パンナコッタ

万引き家族のパンナコッタのレビュー・感想・評価

万引き家族(2018年製作の映画)
4.2
警察側に糾弾された「万引き家族」の供述。ファーストインプレッションでは信代の訴えより警察側が滑稽に映る。たとえ、マイノリティーで倫理的でないとしても、その規範を世間的なもの(外)と照らし合わせ剥ぎ取ろうとすることに家族を追っている私は違和感を感じてしまうからだ。
しかし、これで終わらないのが面白い。供述が真に迫り共同体の内部が綻ぶ瞬間。今日から「おじさん」になってしまうその瞬間だ。仲間の連携を題材にしたスイミーがいい伏線。ラストのシーケンスでバスからおじさんをみた視線は外からなのか?内からなのか?

ゆりと治を背に画面中央海岸沿いを横切るように歩く祥太。

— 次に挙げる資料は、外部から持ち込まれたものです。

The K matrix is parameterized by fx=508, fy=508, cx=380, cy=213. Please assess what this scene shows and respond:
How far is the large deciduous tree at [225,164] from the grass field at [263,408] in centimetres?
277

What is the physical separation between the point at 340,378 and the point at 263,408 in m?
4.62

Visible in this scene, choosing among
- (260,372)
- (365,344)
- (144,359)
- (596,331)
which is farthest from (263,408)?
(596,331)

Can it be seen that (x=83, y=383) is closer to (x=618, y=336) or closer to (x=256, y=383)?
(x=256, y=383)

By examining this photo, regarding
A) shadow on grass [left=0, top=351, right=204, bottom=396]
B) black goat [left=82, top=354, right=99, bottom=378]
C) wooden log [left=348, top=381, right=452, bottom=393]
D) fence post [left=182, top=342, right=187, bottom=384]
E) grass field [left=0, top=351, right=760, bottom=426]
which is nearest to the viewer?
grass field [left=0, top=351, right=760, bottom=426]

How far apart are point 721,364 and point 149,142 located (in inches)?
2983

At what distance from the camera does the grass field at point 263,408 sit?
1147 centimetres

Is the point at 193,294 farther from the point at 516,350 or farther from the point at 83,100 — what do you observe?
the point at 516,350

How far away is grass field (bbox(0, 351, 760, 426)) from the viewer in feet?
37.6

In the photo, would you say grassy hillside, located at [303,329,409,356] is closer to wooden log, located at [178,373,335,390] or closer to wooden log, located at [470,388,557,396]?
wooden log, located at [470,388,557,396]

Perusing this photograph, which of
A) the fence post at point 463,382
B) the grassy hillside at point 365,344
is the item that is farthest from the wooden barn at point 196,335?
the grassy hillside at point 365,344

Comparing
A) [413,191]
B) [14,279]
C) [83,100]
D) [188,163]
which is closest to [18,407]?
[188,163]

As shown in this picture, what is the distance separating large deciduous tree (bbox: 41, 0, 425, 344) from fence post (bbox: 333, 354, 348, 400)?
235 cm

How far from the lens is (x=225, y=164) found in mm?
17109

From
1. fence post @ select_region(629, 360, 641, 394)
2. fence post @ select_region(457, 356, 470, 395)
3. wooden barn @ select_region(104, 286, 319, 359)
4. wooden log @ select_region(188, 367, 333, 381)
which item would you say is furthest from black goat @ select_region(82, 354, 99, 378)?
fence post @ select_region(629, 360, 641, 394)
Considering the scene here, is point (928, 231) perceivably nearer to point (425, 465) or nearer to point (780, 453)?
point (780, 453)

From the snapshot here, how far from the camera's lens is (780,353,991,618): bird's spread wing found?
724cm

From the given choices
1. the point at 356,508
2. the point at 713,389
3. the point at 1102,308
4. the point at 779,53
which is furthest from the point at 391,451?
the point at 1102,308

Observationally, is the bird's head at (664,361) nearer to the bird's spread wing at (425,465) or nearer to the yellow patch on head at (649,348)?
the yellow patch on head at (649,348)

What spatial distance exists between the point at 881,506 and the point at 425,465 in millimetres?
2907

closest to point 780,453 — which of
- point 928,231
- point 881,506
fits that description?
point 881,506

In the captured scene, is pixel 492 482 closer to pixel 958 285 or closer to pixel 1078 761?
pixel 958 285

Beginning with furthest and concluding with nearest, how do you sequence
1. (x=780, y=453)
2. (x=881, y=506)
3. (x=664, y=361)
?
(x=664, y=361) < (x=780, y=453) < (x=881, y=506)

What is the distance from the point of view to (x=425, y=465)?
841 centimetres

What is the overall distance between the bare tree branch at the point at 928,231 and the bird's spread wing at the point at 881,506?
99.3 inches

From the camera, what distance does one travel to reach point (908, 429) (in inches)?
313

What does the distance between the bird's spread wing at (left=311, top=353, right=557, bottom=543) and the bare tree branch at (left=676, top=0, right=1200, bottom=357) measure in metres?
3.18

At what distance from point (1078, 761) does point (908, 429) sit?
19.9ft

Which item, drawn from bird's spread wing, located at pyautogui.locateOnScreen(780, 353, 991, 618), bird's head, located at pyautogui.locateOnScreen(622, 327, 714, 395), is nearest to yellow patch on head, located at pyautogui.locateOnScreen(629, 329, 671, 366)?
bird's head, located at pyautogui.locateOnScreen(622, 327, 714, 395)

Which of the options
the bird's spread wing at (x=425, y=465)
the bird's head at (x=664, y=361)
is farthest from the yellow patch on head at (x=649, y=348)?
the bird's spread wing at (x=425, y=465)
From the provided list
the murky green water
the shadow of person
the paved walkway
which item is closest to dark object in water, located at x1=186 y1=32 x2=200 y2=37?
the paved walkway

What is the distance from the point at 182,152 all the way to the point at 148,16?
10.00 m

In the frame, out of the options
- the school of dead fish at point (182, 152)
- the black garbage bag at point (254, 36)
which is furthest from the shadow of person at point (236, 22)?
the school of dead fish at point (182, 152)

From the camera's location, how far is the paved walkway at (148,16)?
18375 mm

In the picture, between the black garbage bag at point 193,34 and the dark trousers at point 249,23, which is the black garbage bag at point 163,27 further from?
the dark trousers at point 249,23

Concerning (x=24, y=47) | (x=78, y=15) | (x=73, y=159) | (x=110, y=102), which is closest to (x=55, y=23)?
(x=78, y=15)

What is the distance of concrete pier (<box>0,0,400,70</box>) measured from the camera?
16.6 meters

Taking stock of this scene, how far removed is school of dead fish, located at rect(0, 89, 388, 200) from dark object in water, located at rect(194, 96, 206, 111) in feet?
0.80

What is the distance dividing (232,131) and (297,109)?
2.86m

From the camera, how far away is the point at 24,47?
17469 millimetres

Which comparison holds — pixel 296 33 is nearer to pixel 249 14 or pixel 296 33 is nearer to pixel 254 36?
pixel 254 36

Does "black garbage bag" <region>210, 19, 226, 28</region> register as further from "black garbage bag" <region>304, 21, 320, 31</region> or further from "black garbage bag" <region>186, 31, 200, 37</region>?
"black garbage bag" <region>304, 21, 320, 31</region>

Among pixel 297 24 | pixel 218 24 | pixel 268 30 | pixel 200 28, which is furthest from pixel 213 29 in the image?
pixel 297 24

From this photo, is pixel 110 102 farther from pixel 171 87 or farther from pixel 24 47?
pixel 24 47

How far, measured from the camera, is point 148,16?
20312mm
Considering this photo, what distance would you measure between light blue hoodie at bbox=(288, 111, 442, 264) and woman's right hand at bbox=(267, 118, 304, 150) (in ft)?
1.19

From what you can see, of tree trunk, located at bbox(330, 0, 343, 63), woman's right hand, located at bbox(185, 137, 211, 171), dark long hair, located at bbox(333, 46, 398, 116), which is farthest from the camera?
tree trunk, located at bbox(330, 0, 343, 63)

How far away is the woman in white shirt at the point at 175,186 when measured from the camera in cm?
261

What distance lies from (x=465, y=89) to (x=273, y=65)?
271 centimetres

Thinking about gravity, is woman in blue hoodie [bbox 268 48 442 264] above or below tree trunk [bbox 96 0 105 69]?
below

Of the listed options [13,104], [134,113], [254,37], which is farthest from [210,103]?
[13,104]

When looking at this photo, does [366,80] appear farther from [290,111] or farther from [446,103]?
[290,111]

それはヴィムヴェンダースを思い出させるようなショットでパルムドールの近き縁を感じた。

(追記)
もしかして『万引き家族』って、新しい家族の形態が社会の中でどのように位置付けられるかっていう仮説のもと作られた映画なんじゃないかと思ってきた。
そういう個人が社会によって敗北していくというのはフィッツジェラルドのギャッビー的な一種の流れがあるけど、ある意味それを汲んでるんじゃないか。もちろん、『タクシードライバー』も結果が幾分裏返しではあるが変わらない。